FRANKFURT (Reuters) - The European Central Bank was engaged in an unprecedented rearguard action on Friday after chief Christine Lagarde drew fire from investors and even heads of state for what they saw as a clumsy response to the coronavirus outbreak.
The ECB provided fresh stimulus on Thursday to support the euro zone economy as the pandemic hits activity, but Lagarde spooked markets by saying it was not the ECB’s job to help virus-stricken countries struggling in the debt markets, such as Italy.
She took to the airwaves to row back on her comments after a sharp sell-off in Italian government bonds and ECB Chief Economist Philip Lane reinforced the more supportive message the following day.
“We will not tolerate any risks to the smooth transmission of our monetary policy in all jurisdictions of the euro area,” Lane said in a surprise blog post on Friday.
But the damage was done. The presidents of Italy and France, both staunchly pro-European, took the rare steps of publicly criticising the ECB for, respectively, failing to show solidarity and doing too little to support the economy.
One ECB policymaker said the slip-up was a reminder of Lagarde’s background as a politician and lawyer, highlighted by critics when she was chosen last year for a role that is normally reserved for monetary policy experts. Lagarde took charge at the ECB in November.
“We knew this would happen eventually,” the policymaker told Reuters on condition of anonymity. “This is completely different than discussing climate change or gender balance. The smallest nuances matter here. Saying the right thing at precisely the right time matters.”
The ECB declined to comment.
Wolfgang Munchau, director of the Eurointelligence economic newsletter, concurred: “Lagarde’s gaffe is not easily corrected because it reveals that she is approaching her job with the mindset of a lawyer.”
But the Bank of Spain’s governor defended Lagarde.
“President Lagarde is the best person to manage this crisis,” Pablo Hernández de Cos said on Friday, adding her words had been misinterpreted.
Some investors and politicians drew comparisons on social media to Lagarde’s predecessor, Mario Draghi, whose “whatever it takes pledge” at the height of the bloc’s debt crisis in 2012 is credited with saving the euro.
As Lagarde did on Thursday, Draghi regularly called for governments to take action to resolve the euro zone’s problems rather than relying on the ECB’s largesse, to little effect.
“We miss Mario Draghi,” the former president of the European Parliament Antonio Tajani, now a senior opposition politician in Italy, tweeted. “Lagarde proved inadequate to the gravity of the coronavirus emergency situation.”
She also mistakenly referred during the news conference after Thursday’s ECB meeting to 100 billion euros of additional purchases of bonds by the end of the year, later correcting herself. The ECB had earlier announced that the so-called envelope would be worth 20 billion euros more than that.
Lagarde also said the ECB’s first consultation about its strategy review had been postponed by six months, which later turned out to be weeks.
The transcript of the press conference did not reflect these errors.
“Christine Lagarde literally fluffed her lines,” said Neil Wilson, an analyst at online trading platform Markets.com.
Italy’s 10-year government bond yield soared 55 basis points on Thursday, its biggest one-day jump since late 2011. The 10-year bond yield spread over Germany surged almost 67 bps, the biggest one-day widening move since 2013, according to Datastream.

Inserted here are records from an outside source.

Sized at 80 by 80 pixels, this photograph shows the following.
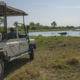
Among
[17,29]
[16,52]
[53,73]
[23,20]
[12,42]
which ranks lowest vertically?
[53,73]

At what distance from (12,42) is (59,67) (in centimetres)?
222

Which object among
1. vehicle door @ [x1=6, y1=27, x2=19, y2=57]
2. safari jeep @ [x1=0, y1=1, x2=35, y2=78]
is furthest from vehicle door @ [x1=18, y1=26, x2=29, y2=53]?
vehicle door @ [x1=6, y1=27, x2=19, y2=57]

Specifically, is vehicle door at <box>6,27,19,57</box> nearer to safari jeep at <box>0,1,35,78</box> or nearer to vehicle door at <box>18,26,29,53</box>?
safari jeep at <box>0,1,35,78</box>

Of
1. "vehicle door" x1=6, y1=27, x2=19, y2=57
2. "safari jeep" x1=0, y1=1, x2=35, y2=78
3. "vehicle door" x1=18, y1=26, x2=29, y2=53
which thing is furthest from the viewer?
"vehicle door" x1=18, y1=26, x2=29, y2=53

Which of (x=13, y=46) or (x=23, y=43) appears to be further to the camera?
(x=23, y=43)

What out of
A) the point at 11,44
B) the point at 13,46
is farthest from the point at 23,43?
the point at 11,44

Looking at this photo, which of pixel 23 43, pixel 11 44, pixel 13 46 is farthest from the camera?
pixel 23 43

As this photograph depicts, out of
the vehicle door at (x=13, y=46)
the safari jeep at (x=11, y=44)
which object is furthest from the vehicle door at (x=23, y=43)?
the vehicle door at (x=13, y=46)

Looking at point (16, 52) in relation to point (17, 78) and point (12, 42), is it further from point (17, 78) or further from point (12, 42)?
point (17, 78)

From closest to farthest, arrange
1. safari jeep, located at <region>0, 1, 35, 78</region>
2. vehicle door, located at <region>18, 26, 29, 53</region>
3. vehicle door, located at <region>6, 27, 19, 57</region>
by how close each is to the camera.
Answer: safari jeep, located at <region>0, 1, 35, 78</region>, vehicle door, located at <region>6, 27, 19, 57</region>, vehicle door, located at <region>18, 26, 29, 53</region>

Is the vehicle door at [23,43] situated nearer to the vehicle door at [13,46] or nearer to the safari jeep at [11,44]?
the safari jeep at [11,44]

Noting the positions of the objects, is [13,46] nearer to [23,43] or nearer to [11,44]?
[11,44]

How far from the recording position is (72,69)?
19.3 feet

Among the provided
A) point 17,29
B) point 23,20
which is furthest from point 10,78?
point 23,20
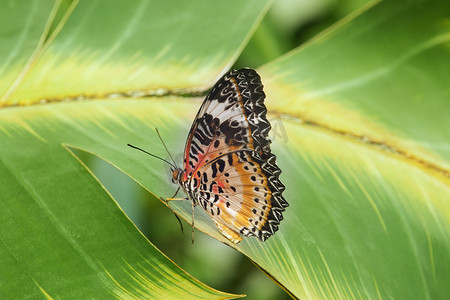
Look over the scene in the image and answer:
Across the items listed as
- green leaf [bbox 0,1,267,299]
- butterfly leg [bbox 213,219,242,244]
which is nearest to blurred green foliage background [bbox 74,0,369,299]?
green leaf [bbox 0,1,267,299]

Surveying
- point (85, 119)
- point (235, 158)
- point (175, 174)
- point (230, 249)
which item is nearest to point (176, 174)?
point (175, 174)

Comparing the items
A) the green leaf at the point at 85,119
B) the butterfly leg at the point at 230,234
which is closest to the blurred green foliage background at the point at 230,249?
the green leaf at the point at 85,119

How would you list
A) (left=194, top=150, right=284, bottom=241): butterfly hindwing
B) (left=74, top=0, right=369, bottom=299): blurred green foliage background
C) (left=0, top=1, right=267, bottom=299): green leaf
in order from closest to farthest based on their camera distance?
(left=0, top=1, right=267, bottom=299): green leaf → (left=194, top=150, right=284, bottom=241): butterfly hindwing → (left=74, top=0, right=369, bottom=299): blurred green foliage background

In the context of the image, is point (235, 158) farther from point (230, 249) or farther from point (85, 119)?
point (230, 249)

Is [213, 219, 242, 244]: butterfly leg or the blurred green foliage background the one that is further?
the blurred green foliage background

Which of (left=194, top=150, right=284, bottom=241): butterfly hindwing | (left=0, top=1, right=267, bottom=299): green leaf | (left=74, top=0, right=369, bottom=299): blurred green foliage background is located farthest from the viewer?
(left=74, top=0, right=369, bottom=299): blurred green foliage background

French central bank chief Francois Villeroy de Galhau joined Lane in correcting the message, arguing that the ECB is willing to deviate from its self-imposed rule that bond purchases should be done in sync with each of the 19 euro member countries’ shareholding in the bank, known as the capital key.
“If there are fragmentation risks we will use all of the possible flexibility, which means for purchases of public debt that we can temporarily distance ourselves from countries’ capital keys and buy more of some debt and less of others,” Villeroy told France’s Radio Classique.
Some analysts noted that even if the communication was flawed, the underlying measures were powerful.
“The ECB’s new easing package includes bold measures that look targeted and flexible enough to support the banking sector and to improve the transmission of monetary policy,” Pictet Wealth Management Strategist Frederik Ducrozet said. “The power of the ECB’s targeted and flexible package was lost in the ambiguity of the message about spreads.”
Unlike the U.S. Federal Reserve and the Bank of England, the ECB held back on cutting its rates, which are already deep into negative territory. Sources close to the discussion said a cut was not proposed on Thursday, even though markets had fully priced in a move.
Italy’s central bank chief Ignazio Visco said the ECB would act again if required and clearly articulate its motives.
“If needed there will be more; more action and more words. Perhaps clearer and better understood words.”